It was intended as a site to transload coal from trucks from UP&L's coal mines in the area, to rail cars for shipment to UP&L's own coal-fired power plants in other locations such as their Gadsby plant in Salt Lake City. UP&L's new Huntington power plant was not yet completed and in service.

In 1976 the two-mile C. V. Spur was to be the connection between the D&RGW mainline and a new company called the Castle Valley Railroad which proposed to build a rail line south along the Castle Valley to Utah Power & Light's Huntington power plant, 34 miles south of Price. UP&L was putting the second unit of the power plant into commission, as well as building its Hunter power plant 15 miles further south near Castle Dale, and needed the ability to receive coal by rail from locations throughout the region. The railroad was not completed, but another was proposed in 1982 to reach Consolidation Coal's Emery Deep Mine south of the town of Emery. This proposed rail line was also not completed.

When Intermountain Power Agency began construction of their Intermountain Power Project coal-fired electrical generation plant near Delta, Utah, they began arranging for a steady supply of coal that could be used by the plant, about 12,000 tons per day. Several contracts were signed with coal mining companies to ensure a continuing supply of coal, which was to be transported by unit coal trains from points on D&RGW and Utah Railway, over Soldier Summit to Provo, then south by Union Pacific to the IPP plant near Delta. (Read more about IPP)

..............................

#### [Written exercise]
Answer these questions from the text about the C. V. Spur:
(a) How far south of Price is Utah Power & Light's Huntington power plant?
(b) In what year was a rail line proposed to reach Consolidation Coal's Emery Deep Mine?
(c) About how much coal per day could the Intermountain Power Project plant near Delta use?

#### [Supplied data]
..............................

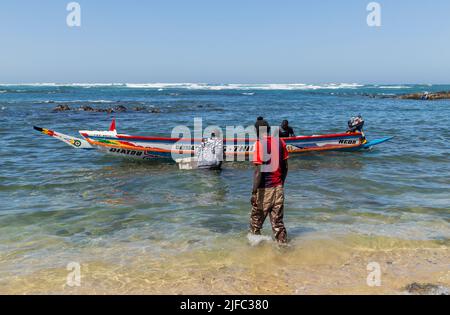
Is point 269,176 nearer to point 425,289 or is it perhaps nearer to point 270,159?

..............................

#### [Answer in full]
(a) 34 miles
(b) 1982
(c) About 12,000 tons per day